According to Kroger’s Chairman and CEO Rodney McMullen, the amended divestiture deal reflects the concerns voiced by regulators such as the Federal Trade Commission, which filed suit in February to block the merger. 

"We have reached an agreement with C&S for an updated divestiture package that maintains Kroger's commitments to customers, associates and communities, addresses concerns raised by regulators, and will further ensure that C&S can successfully operate the divested stores as they are operated today," he said. "Importantly, the updated divestiture plan continues to ensure no stores will close as a result of the merger and that all frontline associates will remain employed, all existing collective bargaining agreements will continue, and associates will continue to receive industry-leading health care and pension benefits alongside bargained-for wages. Our proposed merger with Albertsons will bring lower prices and more choices to more customers and secure the long-term future of unionized grocery jobs."
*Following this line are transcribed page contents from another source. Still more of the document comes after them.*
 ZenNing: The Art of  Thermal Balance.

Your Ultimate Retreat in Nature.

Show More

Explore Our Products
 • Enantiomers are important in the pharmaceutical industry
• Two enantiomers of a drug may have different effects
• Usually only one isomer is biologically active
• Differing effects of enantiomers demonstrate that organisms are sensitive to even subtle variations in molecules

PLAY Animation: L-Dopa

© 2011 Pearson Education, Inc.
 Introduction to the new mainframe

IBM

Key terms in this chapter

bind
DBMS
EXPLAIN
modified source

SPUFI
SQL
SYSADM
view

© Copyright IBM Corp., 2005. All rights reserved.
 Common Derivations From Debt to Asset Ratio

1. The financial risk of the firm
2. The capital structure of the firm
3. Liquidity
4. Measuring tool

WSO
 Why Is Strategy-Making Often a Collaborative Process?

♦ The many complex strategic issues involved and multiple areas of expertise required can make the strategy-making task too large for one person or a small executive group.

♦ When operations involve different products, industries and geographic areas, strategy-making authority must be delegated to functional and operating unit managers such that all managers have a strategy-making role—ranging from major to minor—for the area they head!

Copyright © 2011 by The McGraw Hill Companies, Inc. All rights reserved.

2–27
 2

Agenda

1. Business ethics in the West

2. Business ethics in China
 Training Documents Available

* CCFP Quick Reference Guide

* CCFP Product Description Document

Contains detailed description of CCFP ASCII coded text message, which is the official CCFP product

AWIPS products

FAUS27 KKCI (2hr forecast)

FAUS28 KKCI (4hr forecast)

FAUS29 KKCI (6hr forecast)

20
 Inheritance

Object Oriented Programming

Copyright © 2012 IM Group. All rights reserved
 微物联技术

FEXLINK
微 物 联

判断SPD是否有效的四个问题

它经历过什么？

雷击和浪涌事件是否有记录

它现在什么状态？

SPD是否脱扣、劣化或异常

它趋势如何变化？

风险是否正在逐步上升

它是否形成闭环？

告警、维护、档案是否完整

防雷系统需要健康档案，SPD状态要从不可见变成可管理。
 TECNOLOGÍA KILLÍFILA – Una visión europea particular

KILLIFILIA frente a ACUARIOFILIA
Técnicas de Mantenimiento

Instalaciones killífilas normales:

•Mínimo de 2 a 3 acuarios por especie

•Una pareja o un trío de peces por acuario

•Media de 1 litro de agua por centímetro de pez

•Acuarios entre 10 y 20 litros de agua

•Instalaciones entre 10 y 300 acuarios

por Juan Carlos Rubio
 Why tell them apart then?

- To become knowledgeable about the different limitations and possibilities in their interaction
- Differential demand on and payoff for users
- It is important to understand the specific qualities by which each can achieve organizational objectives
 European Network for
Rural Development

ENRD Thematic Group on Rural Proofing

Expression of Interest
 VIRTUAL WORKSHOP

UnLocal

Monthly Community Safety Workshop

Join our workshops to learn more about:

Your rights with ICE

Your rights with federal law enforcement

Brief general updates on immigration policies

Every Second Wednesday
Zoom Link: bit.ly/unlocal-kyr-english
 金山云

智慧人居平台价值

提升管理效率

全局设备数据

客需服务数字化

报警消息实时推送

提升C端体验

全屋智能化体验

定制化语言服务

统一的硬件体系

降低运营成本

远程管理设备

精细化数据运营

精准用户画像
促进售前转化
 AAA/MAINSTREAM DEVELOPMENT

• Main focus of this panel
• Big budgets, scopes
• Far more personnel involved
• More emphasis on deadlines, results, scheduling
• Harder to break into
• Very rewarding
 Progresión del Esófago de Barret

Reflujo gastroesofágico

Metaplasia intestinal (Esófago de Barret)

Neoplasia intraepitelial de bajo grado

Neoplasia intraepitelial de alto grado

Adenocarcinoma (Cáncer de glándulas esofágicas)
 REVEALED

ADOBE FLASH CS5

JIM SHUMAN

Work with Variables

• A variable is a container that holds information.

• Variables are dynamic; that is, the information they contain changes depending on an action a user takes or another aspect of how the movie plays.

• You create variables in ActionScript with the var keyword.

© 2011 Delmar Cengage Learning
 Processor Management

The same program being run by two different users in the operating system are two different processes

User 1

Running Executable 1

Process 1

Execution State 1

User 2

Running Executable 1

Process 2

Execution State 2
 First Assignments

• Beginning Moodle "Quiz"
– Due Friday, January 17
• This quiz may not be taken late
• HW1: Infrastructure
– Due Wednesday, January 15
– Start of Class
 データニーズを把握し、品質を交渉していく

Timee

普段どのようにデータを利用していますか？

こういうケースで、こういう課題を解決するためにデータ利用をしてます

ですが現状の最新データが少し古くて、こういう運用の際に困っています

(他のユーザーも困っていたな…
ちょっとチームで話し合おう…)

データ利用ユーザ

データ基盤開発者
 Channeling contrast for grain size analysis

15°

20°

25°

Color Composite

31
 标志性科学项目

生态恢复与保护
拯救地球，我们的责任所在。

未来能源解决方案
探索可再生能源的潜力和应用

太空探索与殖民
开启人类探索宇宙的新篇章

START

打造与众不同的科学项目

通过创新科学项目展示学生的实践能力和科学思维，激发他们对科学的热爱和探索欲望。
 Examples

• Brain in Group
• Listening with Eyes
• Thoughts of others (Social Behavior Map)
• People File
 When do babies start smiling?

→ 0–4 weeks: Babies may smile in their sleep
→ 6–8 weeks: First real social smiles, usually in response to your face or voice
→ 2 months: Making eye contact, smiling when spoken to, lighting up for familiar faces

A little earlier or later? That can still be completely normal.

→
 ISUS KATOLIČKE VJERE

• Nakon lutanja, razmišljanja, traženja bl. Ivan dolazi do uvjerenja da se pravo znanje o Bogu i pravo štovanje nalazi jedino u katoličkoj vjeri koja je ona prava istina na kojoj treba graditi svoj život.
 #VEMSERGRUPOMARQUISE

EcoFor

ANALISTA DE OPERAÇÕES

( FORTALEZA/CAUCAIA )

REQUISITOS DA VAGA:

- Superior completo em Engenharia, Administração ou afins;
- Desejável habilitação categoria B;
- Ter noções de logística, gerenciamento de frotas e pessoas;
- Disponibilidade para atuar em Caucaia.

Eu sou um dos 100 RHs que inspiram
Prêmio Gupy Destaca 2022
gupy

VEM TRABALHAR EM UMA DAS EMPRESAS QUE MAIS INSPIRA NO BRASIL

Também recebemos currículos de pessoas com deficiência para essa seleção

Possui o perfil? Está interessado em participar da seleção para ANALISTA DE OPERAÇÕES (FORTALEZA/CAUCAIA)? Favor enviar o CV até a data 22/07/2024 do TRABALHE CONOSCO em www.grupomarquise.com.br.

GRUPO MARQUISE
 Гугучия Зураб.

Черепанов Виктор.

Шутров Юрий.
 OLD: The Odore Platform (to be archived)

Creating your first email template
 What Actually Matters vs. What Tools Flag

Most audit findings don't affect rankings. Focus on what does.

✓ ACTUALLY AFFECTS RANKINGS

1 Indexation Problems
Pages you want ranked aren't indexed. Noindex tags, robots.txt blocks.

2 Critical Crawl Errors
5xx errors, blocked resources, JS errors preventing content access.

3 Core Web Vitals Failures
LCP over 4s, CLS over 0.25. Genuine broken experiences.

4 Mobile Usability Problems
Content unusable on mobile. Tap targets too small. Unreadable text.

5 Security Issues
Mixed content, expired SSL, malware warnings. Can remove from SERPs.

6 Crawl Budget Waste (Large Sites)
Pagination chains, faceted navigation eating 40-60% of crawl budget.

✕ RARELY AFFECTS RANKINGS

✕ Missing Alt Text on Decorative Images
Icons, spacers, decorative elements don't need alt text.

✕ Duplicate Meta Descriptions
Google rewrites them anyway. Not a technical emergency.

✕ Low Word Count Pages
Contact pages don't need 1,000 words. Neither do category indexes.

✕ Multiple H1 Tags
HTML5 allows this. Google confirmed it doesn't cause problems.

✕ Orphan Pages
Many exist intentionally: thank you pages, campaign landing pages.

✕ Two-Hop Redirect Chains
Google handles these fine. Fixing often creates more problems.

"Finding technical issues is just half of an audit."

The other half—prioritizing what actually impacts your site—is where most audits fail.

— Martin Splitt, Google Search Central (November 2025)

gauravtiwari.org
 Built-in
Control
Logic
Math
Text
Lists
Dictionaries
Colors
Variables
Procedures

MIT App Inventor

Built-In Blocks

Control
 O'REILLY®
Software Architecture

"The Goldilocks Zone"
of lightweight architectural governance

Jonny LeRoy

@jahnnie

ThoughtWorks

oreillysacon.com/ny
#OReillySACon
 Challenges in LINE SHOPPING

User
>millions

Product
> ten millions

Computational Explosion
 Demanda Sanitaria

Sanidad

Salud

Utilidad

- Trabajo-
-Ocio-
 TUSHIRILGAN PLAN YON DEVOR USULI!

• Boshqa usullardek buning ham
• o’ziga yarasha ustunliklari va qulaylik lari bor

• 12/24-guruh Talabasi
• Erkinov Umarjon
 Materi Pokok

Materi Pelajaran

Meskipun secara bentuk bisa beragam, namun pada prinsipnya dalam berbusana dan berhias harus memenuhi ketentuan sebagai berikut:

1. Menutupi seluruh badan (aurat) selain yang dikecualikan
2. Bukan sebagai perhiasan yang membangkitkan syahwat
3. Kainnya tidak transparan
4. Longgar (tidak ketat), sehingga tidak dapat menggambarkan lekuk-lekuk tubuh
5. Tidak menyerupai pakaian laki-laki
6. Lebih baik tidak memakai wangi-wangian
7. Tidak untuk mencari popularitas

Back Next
Eric Winn, CEO of C&S, also weighed in. "We are confident this expanded divestiture package will provide the stores, supporting assets and expert operators needed to ensure these stores continue to successfully serve their communities for many generations to come," he declared. "C&S is a leader in the grocery industry, and we are excited for this expansion of our current retail business, which is a key part of our long-term growth strategy. We look forward to welcoming storied banners, quality private label brands, and a team of experienced retail associates into the C&S family.”

Burt P. Flickinger III, managing director of New York City-based Strategic Resource Group, told Progressive Grocer that the refreshed divestiture is a good-faith move by the grocers. “Our professional view at Strategic Resource Group is that the deal would be successful even with the original plan, because C&S has the ideal combination of family management and professional management,” he asserted, adding, “It should be more than enough (for federal approval), but the most important consideration is that the FTC should not only look at its current decisions but at its prior decisions that were overly aggressive and wound up contributing to regional supermarket chains filing for bankruptcy.”

Nearly half a million associates of Cincinnati-based Kroger serve more than 11 million customers daily through a digital shopping experience and retail food stores under a variety of banner names. The company is No. 4 on The PG 100, Progressive Grocer’s 2023 list of the top food and consumables retailers in North America. Boise, Idaho based Albertsons operates 2,200-plus retail food and drug stores. It's No. 9 on The PG 100. Keene, N.H.-based C&S services customers of all sizes, supplying more than 7,500 independent supermarkets, chain stores, military bases and institutions with 100,000-plus products, in addition to operating corporate stores. The company is No. 17 on The PG 100.